___ Given information ___

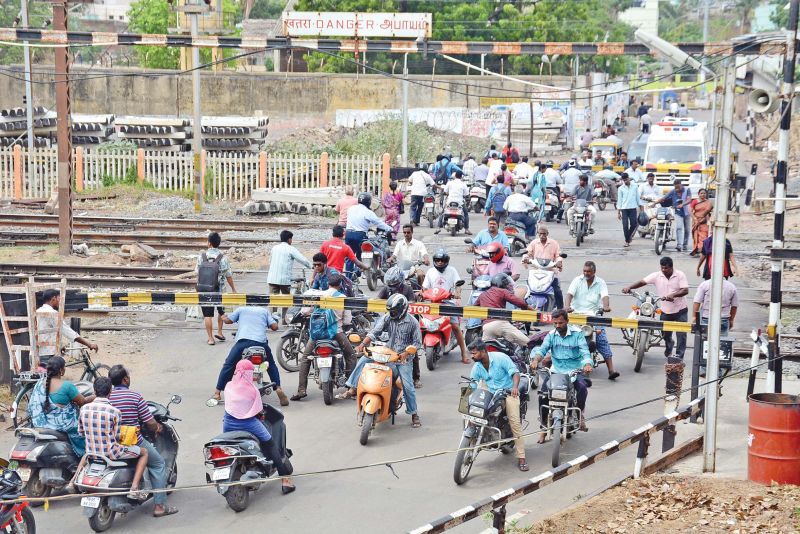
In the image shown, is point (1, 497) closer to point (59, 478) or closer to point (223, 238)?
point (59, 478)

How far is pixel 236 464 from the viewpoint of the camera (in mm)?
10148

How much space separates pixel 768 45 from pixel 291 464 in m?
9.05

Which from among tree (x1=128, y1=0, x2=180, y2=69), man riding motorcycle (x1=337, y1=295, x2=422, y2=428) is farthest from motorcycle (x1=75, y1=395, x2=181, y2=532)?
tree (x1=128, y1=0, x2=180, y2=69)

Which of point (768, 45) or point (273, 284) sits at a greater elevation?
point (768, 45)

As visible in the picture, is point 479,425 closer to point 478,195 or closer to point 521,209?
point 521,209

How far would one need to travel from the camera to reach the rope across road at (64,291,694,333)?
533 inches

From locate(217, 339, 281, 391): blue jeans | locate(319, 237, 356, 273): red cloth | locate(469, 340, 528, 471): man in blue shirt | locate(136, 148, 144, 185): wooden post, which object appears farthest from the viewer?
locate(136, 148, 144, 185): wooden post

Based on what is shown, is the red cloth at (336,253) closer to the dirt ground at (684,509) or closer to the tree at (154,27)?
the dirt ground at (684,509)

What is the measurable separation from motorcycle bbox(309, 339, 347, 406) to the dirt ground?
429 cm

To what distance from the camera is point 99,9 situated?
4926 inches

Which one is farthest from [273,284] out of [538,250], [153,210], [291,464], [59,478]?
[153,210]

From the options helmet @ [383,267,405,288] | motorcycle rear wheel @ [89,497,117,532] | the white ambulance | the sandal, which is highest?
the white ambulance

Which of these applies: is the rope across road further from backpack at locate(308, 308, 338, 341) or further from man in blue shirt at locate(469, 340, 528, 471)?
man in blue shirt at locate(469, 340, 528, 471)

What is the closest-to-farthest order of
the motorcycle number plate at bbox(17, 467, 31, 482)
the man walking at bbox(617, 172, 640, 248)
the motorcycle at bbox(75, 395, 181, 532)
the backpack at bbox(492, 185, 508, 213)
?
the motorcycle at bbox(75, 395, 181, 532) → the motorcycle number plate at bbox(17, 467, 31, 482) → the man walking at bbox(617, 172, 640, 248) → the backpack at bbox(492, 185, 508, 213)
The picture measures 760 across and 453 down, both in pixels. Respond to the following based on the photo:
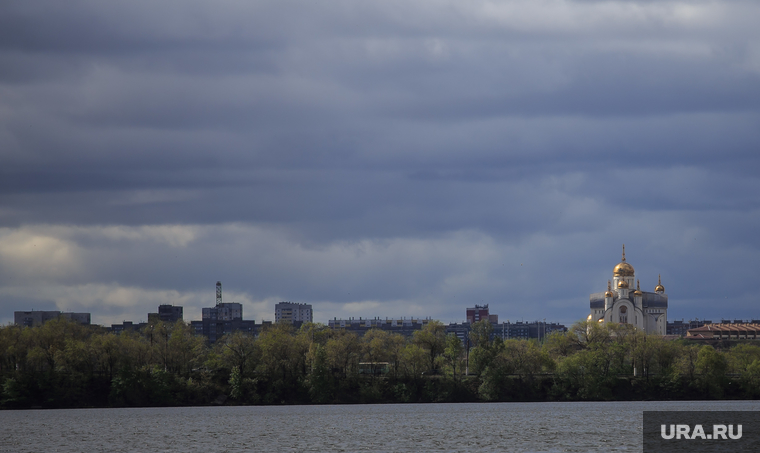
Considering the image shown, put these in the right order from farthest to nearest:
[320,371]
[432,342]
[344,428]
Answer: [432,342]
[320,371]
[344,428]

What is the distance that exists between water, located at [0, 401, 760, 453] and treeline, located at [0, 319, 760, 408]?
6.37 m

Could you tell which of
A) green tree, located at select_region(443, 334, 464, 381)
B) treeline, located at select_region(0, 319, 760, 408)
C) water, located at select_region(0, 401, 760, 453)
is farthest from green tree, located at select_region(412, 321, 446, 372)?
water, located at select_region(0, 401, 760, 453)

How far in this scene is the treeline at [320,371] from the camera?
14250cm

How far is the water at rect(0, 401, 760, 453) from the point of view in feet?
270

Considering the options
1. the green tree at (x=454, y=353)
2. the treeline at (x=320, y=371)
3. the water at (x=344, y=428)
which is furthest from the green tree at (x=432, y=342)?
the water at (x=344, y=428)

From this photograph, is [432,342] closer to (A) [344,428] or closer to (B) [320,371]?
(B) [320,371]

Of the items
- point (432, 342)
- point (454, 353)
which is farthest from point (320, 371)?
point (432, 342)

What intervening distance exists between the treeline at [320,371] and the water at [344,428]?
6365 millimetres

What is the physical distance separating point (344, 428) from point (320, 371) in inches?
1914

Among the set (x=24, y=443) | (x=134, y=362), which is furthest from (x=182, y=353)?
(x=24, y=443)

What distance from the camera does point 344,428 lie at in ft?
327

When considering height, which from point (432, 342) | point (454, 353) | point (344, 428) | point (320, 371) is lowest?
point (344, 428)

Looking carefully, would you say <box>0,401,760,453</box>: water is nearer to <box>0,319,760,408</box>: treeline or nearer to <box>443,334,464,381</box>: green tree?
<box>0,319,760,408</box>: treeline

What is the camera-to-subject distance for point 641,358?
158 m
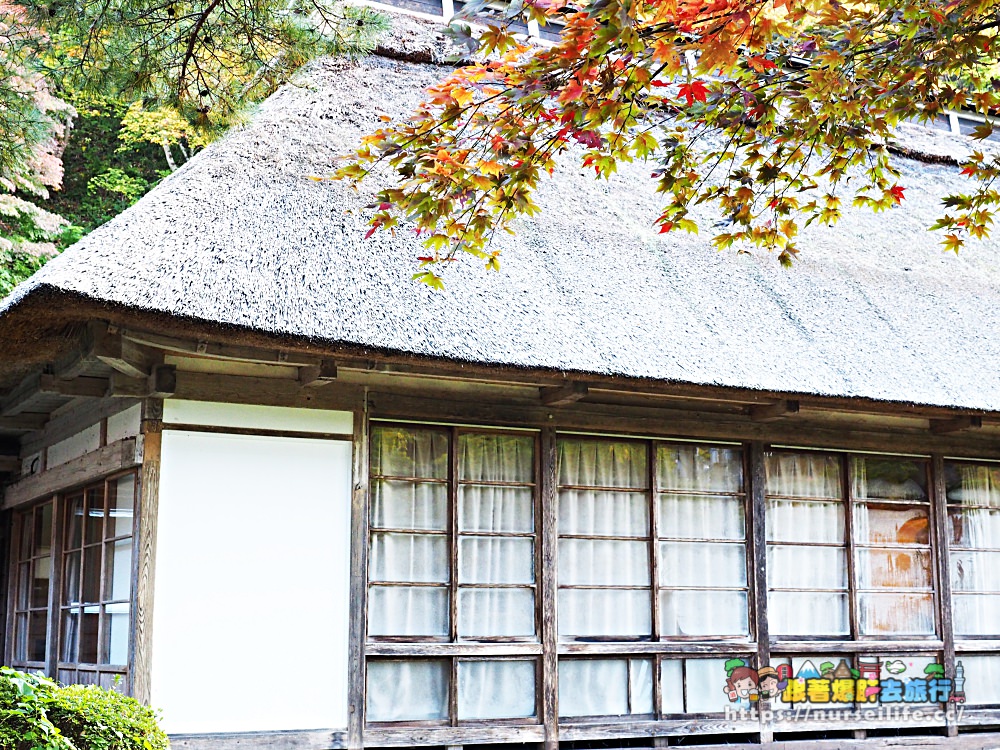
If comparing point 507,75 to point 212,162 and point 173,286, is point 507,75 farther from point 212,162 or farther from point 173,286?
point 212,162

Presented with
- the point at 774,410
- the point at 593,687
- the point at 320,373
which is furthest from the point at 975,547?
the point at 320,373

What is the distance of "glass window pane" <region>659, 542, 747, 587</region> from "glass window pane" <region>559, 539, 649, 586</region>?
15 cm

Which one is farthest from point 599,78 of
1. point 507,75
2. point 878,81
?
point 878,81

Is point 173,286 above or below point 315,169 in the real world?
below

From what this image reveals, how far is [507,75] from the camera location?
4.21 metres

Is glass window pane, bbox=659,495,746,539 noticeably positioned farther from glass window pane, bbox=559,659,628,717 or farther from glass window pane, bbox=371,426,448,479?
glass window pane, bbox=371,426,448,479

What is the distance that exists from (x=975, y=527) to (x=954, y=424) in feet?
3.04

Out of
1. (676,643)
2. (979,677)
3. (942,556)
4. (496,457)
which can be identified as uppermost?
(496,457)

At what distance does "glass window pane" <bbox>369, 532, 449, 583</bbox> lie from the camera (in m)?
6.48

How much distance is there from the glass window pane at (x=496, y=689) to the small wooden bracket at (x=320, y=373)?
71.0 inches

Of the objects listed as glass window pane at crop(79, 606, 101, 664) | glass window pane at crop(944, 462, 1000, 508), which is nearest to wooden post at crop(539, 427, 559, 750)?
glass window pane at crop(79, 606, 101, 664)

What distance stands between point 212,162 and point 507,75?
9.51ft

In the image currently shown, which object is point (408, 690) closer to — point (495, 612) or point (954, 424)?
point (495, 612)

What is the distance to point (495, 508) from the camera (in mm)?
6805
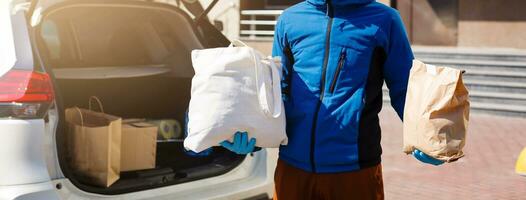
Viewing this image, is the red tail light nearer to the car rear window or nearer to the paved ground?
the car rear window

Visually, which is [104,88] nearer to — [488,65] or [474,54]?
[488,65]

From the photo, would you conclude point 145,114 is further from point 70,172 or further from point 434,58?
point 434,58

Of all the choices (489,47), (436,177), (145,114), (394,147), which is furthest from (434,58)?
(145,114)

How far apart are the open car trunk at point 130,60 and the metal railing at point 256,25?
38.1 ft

___

* [Written problem] Reproduce all of the rows above verbatim, leaving out the pictures.

* [Completed task]
In the image shown, is point (1, 497) closer to point (59, 478) or closer to point (223, 238)?
point (59, 478)

How far is pixel 236 464 from the viewpoint of the camera (in mm)?
10148

How much space separates pixel 768 45 from pixel 291 464 in m?
9.05

Which from among tree (x1=128, y1=0, x2=180, y2=69), man riding motorcycle (x1=337, y1=295, x2=422, y2=428) is farthest from motorcycle (x1=75, y1=395, x2=181, y2=532)?
tree (x1=128, y1=0, x2=180, y2=69)

Which of point (768, 45) or point (273, 284) sits at a greater elevation?
point (768, 45)

As visible in the picture, is point 479,425 closer to point 478,195 or closer to point 521,209?
point 521,209

How far would one need to travel from the camera to reach the rope across road at (64,291,694,333)?
533 inches

From locate(217, 339, 281, 391): blue jeans | locate(319, 237, 356, 273): red cloth | locate(469, 340, 528, 471): man in blue shirt | locate(136, 148, 144, 185): wooden post, which object appears farthest from the viewer?
locate(136, 148, 144, 185): wooden post

Based on what is shown, is the red cloth at (336,253) closer to the dirt ground at (684,509) or closer to the tree at (154,27)?
the dirt ground at (684,509)

What is the measurable separation from motorcycle bbox(309, 339, 347, 406) to the dirt ground?
429 cm

To what distance from the camera is point 99,9 situated?
4926 inches

Which one is farthest from [273,284] out of [538,250], [153,210], [291,464], [59,478]?
[153,210]

From the options helmet @ [383,267,405,288] | motorcycle rear wheel @ [89,497,117,532] | the white ambulance | the sandal, which is highest?
the white ambulance

Which of these applies: is the rope across road further from backpack at locate(308, 308, 338, 341) or further from man in blue shirt at locate(469, 340, 528, 471)?
man in blue shirt at locate(469, 340, 528, 471)

What is the closest-to-farthest order of
the motorcycle number plate at bbox(17, 467, 31, 482)
the man walking at bbox(617, 172, 640, 248)
the motorcycle at bbox(75, 395, 181, 532)
the backpack at bbox(492, 185, 508, 213)
?
the motorcycle at bbox(75, 395, 181, 532) → the motorcycle number plate at bbox(17, 467, 31, 482) → the man walking at bbox(617, 172, 640, 248) → the backpack at bbox(492, 185, 508, 213)
The picture measures 760 across and 453 down, both in pixels. Respond to the following based on the photo:
Considering the image shown, put these in the right order from farthest to nearest:
[320,371]
[432,342]
[344,428]
Answer: [432,342]
[320,371]
[344,428]

What is the distance that exists between water, located at [0, 401, 760, 453] and treeline, located at [0, 319, 760, 408]?
6.37 m

Could you tell which of
A) green tree, located at select_region(443, 334, 464, 381)
B) treeline, located at select_region(0, 319, 760, 408)
C) water, located at select_region(0, 401, 760, 453)
is farthest from green tree, located at select_region(412, 321, 446, 372)?
water, located at select_region(0, 401, 760, 453)

How far in this scene is the treeline at [320,371] from the camera?
14250cm

How far is the water at rect(0, 401, 760, 453) from the point of view in feet?
270

Considering the options
1. the green tree at (x=454, y=353)
2. the treeline at (x=320, y=371)
3. the water at (x=344, y=428)
which is furthest from the green tree at (x=432, y=342)?
the water at (x=344, y=428)

From this photograph, is [432,342] closer to (A) [344,428] or closer to (B) [320,371]?
(B) [320,371]

Of the items
- point (432, 342)
- point (454, 353)
which is farthest from point (320, 371)?
point (432, 342)

What intervening distance exists between the treeline at [320,371] and the water at [344,428]?
6365 millimetres

What is the physical distance separating point (344, 428) from point (320, 371) in inches?
1914

Among the set (x=24, y=443) | (x=134, y=362), which is furthest from (x=182, y=353)?
(x=24, y=443)

What distance from the camera does point 344,428 lie at in ft?
327

When considering height, which from point (432, 342) | point (454, 353) | point (344, 428) | point (320, 371) is lowest?
point (344, 428)

Looking carefully, would you say <box>0,401,760,453</box>: water is nearer to <box>0,319,760,408</box>: treeline or nearer to <box>443,334,464,381</box>: green tree?
<box>0,319,760,408</box>: treeline

What is the camera-to-subject distance for point 641,358?
158 m
If comparing point 507,75 to point 212,162 and point 173,286, is point 507,75 farther from point 212,162 or farther from point 173,286?
point 212,162

Presented with
- the point at 774,410
- the point at 593,687
- the point at 320,373
which is furthest from the point at 975,547?
the point at 320,373

What is the distance of "glass window pane" <region>659, 542, 747, 587</region> from "glass window pane" <region>559, 539, 649, 586</region>?
15 cm

Which one is farthest from point 599,78 of
1. point 507,75
2. point 878,81
?
point 878,81

Is point 173,286 above or below point 315,169 in the real world?
below

From what this image reveals, how far is [507,75] from the camera location?
4.21 metres

Is glass window pane, bbox=659,495,746,539 noticeably positioned farther from glass window pane, bbox=559,659,628,717 or farther from glass window pane, bbox=371,426,448,479?
glass window pane, bbox=371,426,448,479

What is the distance that exists from (x=975, y=527) to (x=954, y=424) in feet?
3.04

Out of
1. (676,643)
2. (979,677)
3. (942,556)
4. (496,457)
which can be identified as uppermost?
(496,457)

At what distance does "glass window pane" <bbox>369, 532, 449, 583</bbox> lie from the camera (in m)?
6.48

How much distance is there from the glass window pane at (x=496, y=689) to the small wooden bracket at (x=320, y=373)?
71.0 inches

Of the objects listed as glass window pane at crop(79, 606, 101, 664) | glass window pane at crop(944, 462, 1000, 508), which is nearest to wooden post at crop(539, 427, 559, 750)?
glass window pane at crop(79, 606, 101, 664)

What distance stands between point 212,162 and point 507,75?
9.51ft

In the image currently shown, which object is point (408, 690) closer to — point (495, 612) or point (954, 424)?
point (495, 612)

What is the distance to point (495, 508) from the camera (in mm)?
6805
Viewing this image, is the red tail light nearer to the car rear window or nearer to the paved ground?
the car rear window

Visually, which is [104,88] nearer to — [488,65] or [474,54]?
[488,65]

From the photo, would you conclude point 145,114 is further from point 70,172 or further from point 434,58?
point 434,58

Of all the choices (489,47), (436,177), (145,114), (394,147), which is furthest from (434,58)?
(145,114)

How far apart are the open car trunk at point 130,60 and the metal railing at point 256,25?
38.1 ft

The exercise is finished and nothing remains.